Which he did. As soon as I got to the door, sure enough, he went to hit me right between the eyes - the same place he'd hit Mick - so I covered my face, and this baton hit me on the elbow and sent me reeling out the door.
And just as they'd got me on to the brow of the field there, because that's where they were taking our particular lot that was left, these bobbies stopped me and forcibly spun me round and made me look. They said, 'See that', and I looked at my home, and there was smoke coming out the side doors.
They'd gone and set my home on fire, stopped me and turned me round, and made me look at the flames and the smoke coming out the sides.
Then they turned me back round and whisked me off and bumped me into the riot wagon, where there was a lot of other people that I knew.
We've all had the same treatment. I don't think there was anybody in the wagon that hadn't been thumped with a riot stick. And of course, from there it was down to the police cells in Amesbury.
They nicked over 400 of us.

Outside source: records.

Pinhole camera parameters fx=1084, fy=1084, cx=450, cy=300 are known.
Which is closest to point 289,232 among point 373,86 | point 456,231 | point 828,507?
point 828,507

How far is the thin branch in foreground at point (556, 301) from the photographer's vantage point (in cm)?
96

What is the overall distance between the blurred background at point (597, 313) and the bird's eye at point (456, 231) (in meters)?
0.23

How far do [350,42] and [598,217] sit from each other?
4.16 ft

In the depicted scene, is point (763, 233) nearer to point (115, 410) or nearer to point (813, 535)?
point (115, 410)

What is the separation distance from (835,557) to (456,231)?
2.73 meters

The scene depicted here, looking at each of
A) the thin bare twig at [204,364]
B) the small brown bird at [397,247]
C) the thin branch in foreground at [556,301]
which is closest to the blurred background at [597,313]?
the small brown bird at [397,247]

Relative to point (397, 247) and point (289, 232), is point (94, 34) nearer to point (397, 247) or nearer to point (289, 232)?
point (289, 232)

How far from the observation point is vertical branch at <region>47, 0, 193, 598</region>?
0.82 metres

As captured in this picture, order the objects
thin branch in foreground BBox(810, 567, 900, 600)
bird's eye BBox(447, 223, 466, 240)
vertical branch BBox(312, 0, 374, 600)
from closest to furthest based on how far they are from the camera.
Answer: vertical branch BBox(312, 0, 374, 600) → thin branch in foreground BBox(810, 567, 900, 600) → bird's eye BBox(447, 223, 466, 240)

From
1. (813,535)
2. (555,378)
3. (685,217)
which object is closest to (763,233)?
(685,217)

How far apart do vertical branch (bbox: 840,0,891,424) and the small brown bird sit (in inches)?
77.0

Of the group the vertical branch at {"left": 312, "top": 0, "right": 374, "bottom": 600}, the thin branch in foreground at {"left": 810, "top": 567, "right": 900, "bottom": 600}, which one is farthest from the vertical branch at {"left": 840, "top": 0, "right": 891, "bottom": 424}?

I heard of one poor kid who'd swallowed his entire stash before they steamed on, and of course the Old Bill sussed out pretty quickly that he's tripping, and they've got him in the back of a riot wagon.
They're sitting on his chest and digging him in the kidneys, and threatening how they're going to snuff him out down the cells, sort of thing, and this kid's screaming. Oh, my goodness!
They really went for it that day. I'd never seen the Old Bill lose it so much. And of course, the TV footage of them doing the business went walkies.
All Joe Public got to see of the Beanfield was shots of our kitchen knives and axes - so-called weapons - and various buses supposedly trying to run the Old Bill over.
Battle of the Beanfield is edited by Andy Worthington and published by Enabler Publications © 2005.